How to Scrape and Batch‑Download High‑Resolution 王者荣耀 Images with Python
This tutorial explains how to use Python's requests and lxml libraries to crawl a public image site, parse pagination URLs, retrieve high‑resolution 王者荣耀 pictures, and save them locally in batches, while highlighting key implementation steps and best‑practice cautions.
Project Background
王者荣耀 is a popular game, but its official site restricts direct download of high‑resolution character images due to copyright. This guide demonstrates how to scrape such images from the third‑party site www.netbian.com.
Project Goal
Automatically download the collected images in bulk.
Libraries and Target Site
Target URL: http://www.netbian.com/s/wangzherongyao/index.htm Key Python libraries: requests and lxml .
Project Analysis
Pagination URLs follow the pattern http://www.netbian.com/s/wangzherongyao/index_{}.htm, where the page number replaces {}. By iterating over page numbers, multiple pages can be fetched.
Implementation
1. Class Definition
import requests
from lxml import etree
import time
class ImageSpider(object):
def __init__(self):
self.firsr_url = "http://www.netbian.com/s/wangzherongyao/index.htm"

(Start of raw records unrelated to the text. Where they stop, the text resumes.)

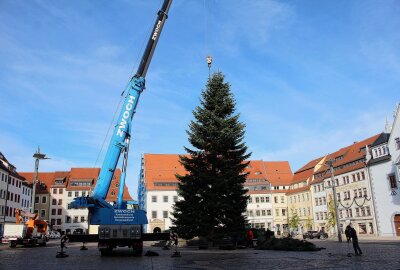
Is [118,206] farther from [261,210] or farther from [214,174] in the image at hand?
[261,210]

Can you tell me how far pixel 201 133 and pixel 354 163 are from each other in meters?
36.7

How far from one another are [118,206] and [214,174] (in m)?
12.1

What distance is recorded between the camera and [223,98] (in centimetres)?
3638

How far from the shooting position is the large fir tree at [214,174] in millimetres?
32438

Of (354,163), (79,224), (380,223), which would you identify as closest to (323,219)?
(354,163)

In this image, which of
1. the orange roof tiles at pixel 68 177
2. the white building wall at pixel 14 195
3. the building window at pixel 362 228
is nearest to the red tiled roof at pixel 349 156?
the building window at pixel 362 228

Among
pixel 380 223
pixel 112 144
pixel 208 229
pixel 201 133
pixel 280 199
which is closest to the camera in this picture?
pixel 112 144

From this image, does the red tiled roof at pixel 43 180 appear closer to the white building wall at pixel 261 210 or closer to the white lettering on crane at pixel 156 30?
the white building wall at pixel 261 210

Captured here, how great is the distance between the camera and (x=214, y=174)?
3366cm

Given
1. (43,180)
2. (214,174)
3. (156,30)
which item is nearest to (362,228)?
(214,174)

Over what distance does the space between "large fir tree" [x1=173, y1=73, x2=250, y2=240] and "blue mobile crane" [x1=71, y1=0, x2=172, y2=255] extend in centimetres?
968

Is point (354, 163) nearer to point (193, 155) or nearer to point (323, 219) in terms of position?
point (323, 219)

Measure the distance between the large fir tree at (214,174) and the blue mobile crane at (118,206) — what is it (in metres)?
9.68

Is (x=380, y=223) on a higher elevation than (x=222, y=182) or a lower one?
lower
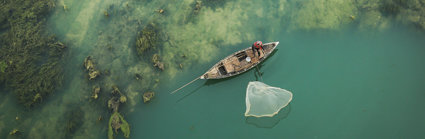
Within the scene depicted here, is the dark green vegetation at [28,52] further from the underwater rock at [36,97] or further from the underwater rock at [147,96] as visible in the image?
the underwater rock at [147,96]

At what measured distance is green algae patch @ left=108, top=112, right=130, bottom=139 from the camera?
692cm

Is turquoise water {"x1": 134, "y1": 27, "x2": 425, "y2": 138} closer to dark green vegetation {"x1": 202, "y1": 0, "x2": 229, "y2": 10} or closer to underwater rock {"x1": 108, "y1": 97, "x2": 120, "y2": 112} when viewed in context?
underwater rock {"x1": 108, "y1": 97, "x2": 120, "y2": 112}

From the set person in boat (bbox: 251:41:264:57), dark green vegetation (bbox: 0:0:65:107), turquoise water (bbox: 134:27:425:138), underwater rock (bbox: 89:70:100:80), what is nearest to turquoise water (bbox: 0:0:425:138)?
turquoise water (bbox: 134:27:425:138)

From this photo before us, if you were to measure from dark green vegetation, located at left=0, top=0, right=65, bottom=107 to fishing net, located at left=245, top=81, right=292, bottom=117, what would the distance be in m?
5.59

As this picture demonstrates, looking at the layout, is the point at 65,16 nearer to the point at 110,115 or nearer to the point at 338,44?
the point at 110,115

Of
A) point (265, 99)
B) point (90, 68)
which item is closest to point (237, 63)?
point (265, 99)

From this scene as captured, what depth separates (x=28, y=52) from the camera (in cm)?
801

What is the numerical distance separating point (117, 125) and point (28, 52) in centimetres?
388

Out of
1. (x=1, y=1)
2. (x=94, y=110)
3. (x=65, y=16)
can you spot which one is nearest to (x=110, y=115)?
(x=94, y=110)

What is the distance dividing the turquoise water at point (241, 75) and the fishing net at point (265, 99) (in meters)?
0.31

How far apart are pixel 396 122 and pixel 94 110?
318 inches

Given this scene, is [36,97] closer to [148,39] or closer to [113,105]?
[113,105]

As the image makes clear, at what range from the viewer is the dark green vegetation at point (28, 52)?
756cm

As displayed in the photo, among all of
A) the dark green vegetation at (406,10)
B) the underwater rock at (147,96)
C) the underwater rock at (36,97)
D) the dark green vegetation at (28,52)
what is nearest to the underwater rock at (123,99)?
the underwater rock at (147,96)
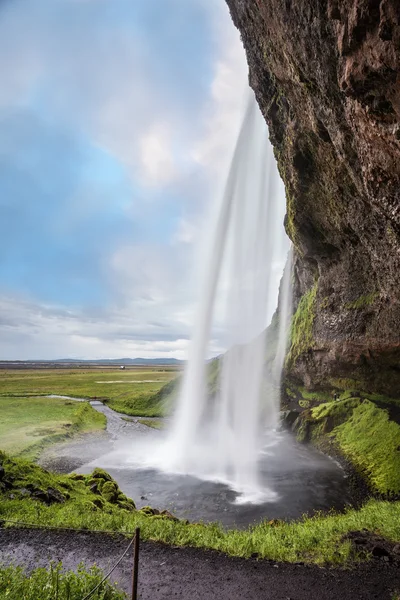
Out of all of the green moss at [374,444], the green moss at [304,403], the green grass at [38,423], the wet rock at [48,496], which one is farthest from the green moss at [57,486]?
the green moss at [304,403]

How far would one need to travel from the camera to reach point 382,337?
90.1 ft

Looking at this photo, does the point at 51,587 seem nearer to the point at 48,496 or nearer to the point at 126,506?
the point at 48,496

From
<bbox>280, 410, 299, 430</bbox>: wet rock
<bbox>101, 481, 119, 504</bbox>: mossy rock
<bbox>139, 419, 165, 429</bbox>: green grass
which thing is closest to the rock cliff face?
<bbox>280, 410, 299, 430</bbox>: wet rock

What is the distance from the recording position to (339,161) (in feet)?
69.2

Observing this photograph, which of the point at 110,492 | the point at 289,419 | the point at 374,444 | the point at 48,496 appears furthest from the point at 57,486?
the point at 289,419

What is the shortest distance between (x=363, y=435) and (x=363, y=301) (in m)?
11.0

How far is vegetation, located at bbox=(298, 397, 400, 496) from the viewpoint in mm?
22106

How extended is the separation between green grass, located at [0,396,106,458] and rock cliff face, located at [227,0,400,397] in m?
28.1

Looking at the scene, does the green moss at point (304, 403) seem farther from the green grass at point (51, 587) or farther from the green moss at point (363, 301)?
the green grass at point (51, 587)

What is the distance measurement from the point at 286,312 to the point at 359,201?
122 feet

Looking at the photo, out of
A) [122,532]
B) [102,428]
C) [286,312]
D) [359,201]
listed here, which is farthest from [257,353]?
[122,532]

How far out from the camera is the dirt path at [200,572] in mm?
9141

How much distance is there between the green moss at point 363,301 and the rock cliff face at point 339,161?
0.34 feet

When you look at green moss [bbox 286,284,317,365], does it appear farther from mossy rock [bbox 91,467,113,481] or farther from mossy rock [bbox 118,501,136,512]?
mossy rock [bbox 118,501,136,512]
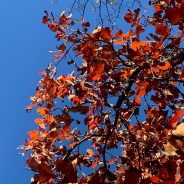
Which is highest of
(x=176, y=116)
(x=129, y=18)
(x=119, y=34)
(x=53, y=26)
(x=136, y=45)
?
(x=53, y=26)

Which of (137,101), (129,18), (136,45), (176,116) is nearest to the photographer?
(176,116)

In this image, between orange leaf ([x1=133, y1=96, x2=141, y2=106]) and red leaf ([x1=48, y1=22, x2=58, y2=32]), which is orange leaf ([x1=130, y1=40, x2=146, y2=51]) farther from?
red leaf ([x1=48, y1=22, x2=58, y2=32])

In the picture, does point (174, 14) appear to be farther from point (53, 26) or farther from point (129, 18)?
point (53, 26)

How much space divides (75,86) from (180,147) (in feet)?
6.61

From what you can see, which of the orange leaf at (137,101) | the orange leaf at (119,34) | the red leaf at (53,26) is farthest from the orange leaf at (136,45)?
the red leaf at (53,26)

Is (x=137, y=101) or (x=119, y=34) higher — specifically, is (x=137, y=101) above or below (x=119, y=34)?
below

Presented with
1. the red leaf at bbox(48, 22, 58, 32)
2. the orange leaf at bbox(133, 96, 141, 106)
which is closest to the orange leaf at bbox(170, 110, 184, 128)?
the orange leaf at bbox(133, 96, 141, 106)

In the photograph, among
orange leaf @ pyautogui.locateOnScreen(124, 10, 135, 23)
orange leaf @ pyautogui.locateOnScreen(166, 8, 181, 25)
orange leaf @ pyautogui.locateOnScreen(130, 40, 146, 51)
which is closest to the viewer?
orange leaf @ pyautogui.locateOnScreen(166, 8, 181, 25)

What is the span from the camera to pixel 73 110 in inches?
140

self.url = "http://www.netbian.com/s/wangzherongyao/index_{}.htm"
self.headers = {
"User-Agent": "Mozilla/5.0 (Macintosh; Intel Mac OS X 10_11_6) AppleWebKit/537.36 (KHTML, like Gecko) Chrome/70.0.3538.77 Safari/537.36"
}
def main(self):
pass
if __name__ == '__main__':
spider = ImageSpider()
spider.main()2. Sending Requests
'''Send request and get response'''
def get_page(self, url):
res = requests.get(url=url, headers=self.headers)
html = res.content.decode("gbk") # website encoding
return html3. Parsing Page Data
'''Parse data'''
def parse_page(self, html):
parse_html = etree.HTML(html)
image_src_list = parse_html.xpath('//div[@class="list"]/ul/li/a//@href')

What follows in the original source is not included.